How does "container" in "runtime_env" work?

In this document , There has a lot of descriptions about runtime_env, but I don’t known how will it work if I specify some details about container.

I submit a job using this command:

ray job submit 
--address='http://192.168.0.192:8265' 
--runtime-env-json='{"working_dir":"./","container":{"image": "anyscale/ray-ml:nightly-py38-cpu", "worker_path": "/root/python/ray/workers/default_worker.py", "run_options": ["--cap-drop SYS_ADMIN","--log-level=debug"]}}' 
-- python ./debug.py

This is the debug.py.

import ray
ray.init()

@ray.remote
def f(x):
     return x * x
  
 futures = [f.remote(i) for i in range(2)]
 print(ray.get(futures))

Surprisingly, I get some feedback, but the process doesn’t seem to stop.

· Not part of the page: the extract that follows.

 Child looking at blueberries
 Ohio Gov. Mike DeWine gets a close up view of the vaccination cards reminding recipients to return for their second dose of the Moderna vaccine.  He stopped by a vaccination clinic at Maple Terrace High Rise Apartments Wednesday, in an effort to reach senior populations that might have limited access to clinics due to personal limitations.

I am not getting the result I want. What’s wrong with it? Is there some prework I haven’t done?

This is the feedback:

Job submission server address: http://192.168.0.192:8265
2022-08-08 10:08:21,309	INFO dashboard_sdk.py:272 -- Uploading package gcs://_ray_pkg_698a6544fb43c3a9.zip.
2022-08-08 10:08:21,310	INFO packaging.py:479 -- Creating a file package for local directory './'.

-------------------------------------------------------
Job 'raysubmit_YVTpnmAzV7ysFmpk' submitted successfully
-------------------------------------------------------

Next steps
  Query the logs of the job:
    ray job logs raysubmit_YVTpnmAzV7ysFmpk
  Query the status of the job:
    ray job status raysubmit_YVTpnmAzV7ysFmpk
  Request the job to be stopped:
    ray job stop raysubmit_YVTpnmAzV7ysFmpk

Tailing logs until the job exits (disable with --no-wait):

Hey @jie, have your tried ray job logs raysubmit_YVTpnmAzV7ysFmpk to see if there’s any output?

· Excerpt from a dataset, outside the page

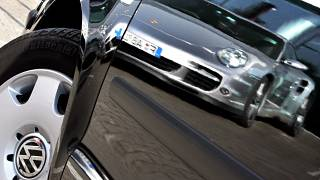 Oct 27, 2007 file picture shows a Porsche sports car. reflected in the door of a Volkswagen compact car in Frankfurt, Germany.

but the process doesn’t seem to stop. 

Does it hang and stuck at the feedback you provided above?

If you query the status of the job with ray job status, what’s the output there?

A few more questions:

  1. Which version of ray are you using?
  2. Do you have ssh access to the head node?

Hi @rickyyx thanks! Yes, it hang and stuck at that feedback.

The output like this:

$ ray job logs raysubmit_SpYXzcr6hVkq973i

Job submission server address: None
2022-08-09 10:55:08,772	INFO dashboard_sdk.py:129 -- No address provided, defaulting to http://localhost:8265.


$ ray job status raysubmit_SpYXzcr6hVkq973i

Job submission server address: None
2022-08-09 10:55:36,855	INFO dashboard_sdk.py:129 -- No address provided, defaulting to http://localhost:8265.
Status for job 'raysubmit_SpYXzcr6hVkq973i': PENDING
Status message: Job has not started yet, likely waiting for the runtime_env to be set up.

And my ray version is 3.0.0.dev0, I have the ssh access to head node.

Moreover, I get some messages from raylet.err and runtime_env_setup-01000000.log:

$ cat raylet.err

bash: 第 0 行: exec: podman:未找到
[2022-08-09 10:26:25,244 E 494944 494944] (raylet) worker_pool.cc:500: Some workers of the worker process(506291) have not registered within the timeout. The process is dead, probably it crashed during start.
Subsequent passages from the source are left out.